• **What is required**:
Without the images, output each record below as it stands.

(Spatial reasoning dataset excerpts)
····················

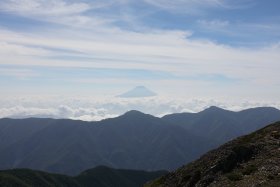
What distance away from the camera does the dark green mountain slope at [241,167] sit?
43.0m

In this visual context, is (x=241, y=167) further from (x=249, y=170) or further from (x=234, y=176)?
(x=234, y=176)

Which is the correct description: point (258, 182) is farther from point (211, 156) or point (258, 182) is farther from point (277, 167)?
point (211, 156)

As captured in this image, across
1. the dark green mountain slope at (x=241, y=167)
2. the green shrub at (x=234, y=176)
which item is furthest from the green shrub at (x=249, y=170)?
the green shrub at (x=234, y=176)

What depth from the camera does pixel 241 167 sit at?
4778cm

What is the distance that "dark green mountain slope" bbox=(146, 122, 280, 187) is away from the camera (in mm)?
42969

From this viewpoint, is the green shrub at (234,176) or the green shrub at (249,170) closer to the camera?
the green shrub at (234,176)

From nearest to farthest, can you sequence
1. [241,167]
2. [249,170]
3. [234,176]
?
[234,176]
[249,170]
[241,167]

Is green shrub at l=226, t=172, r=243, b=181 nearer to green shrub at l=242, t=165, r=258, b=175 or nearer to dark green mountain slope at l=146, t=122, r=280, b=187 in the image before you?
dark green mountain slope at l=146, t=122, r=280, b=187

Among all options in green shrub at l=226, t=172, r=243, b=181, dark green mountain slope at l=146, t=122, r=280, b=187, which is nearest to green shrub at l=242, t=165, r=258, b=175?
dark green mountain slope at l=146, t=122, r=280, b=187

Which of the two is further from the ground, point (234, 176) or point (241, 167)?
point (241, 167)

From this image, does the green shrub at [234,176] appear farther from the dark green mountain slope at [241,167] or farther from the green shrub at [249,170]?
the green shrub at [249,170]

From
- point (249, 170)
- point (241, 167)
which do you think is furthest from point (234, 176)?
point (241, 167)

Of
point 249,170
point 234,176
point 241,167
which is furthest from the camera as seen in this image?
point 241,167

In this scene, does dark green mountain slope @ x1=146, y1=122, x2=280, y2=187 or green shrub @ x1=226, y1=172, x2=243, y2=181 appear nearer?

····················

• **Answer to this problem**:
What distance away from the camera does the dark green mountain slope at [241,167] sit?
43.0m

In this visual context, is (x=241, y=167) further from (x=249, y=170) or further from (x=234, y=176)?
(x=234, y=176)

Which is the correct description: point (258, 182) is farther from point (211, 156) or point (258, 182) is farther from point (277, 167)?
point (211, 156)

As captured in this image, across
1. the dark green mountain slope at (x=241, y=167)
2. the green shrub at (x=234, y=176)
which item is furthest from the green shrub at (x=249, y=170)?
the green shrub at (x=234, y=176)

What depth from the camera does pixel 241 167 sit at?
4778cm

What is the distance that "dark green mountain slope" bbox=(146, 122, 280, 187) is away from the camera (in mm)?
42969

From this viewpoint, is the green shrub at (234,176) or the green shrub at (249,170) closer to the camera?
the green shrub at (234,176)

From nearest to farthest, can you sequence
1. [241,167]
2. [249,170]
3. [234,176]
?
[234,176]
[249,170]
[241,167]

Is green shrub at l=226, t=172, r=243, b=181 nearer to green shrub at l=242, t=165, r=258, b=175 or nearer to dark green mountain slope at l=146, t=122, r=280, b=187 in the image before you?
dark green mountain slope at l=146, t=122, r=280, b=187

Among all options in green shrub at l=226, t=172, r=243, b=181, dark green mountain slope at l=146, t=122, r=280, b=187, which is nearest to green shrub at l=242, t=165, r=258, b=175?
dark green mountain slope at l=146, t=122, r=280, b=187

Which of the two is further from the ground, point (234, 176) or point (241, 167)?
point (241, 167)

From this image, does the green shrub at [234,176] appear farther from the dark green mountain slope at [241,167] or farther from the green shrub at [249,170]?
the green shrub at [249,170]

From
- point (249, 170)
- point (241, 167)
which do you think is furthest from point (234, 176)?
point (241, 167)

Of
point 249,170
point 234,176
point 241,167
which is furthest from the camera as seen in this image?
point 241,167

In this scene, does dark green mountain slope @ x1=146, y1=122, x2=280, y2=187 or green shrub @ x1=226, y1=172, x2=243, y2=181 appear nearer?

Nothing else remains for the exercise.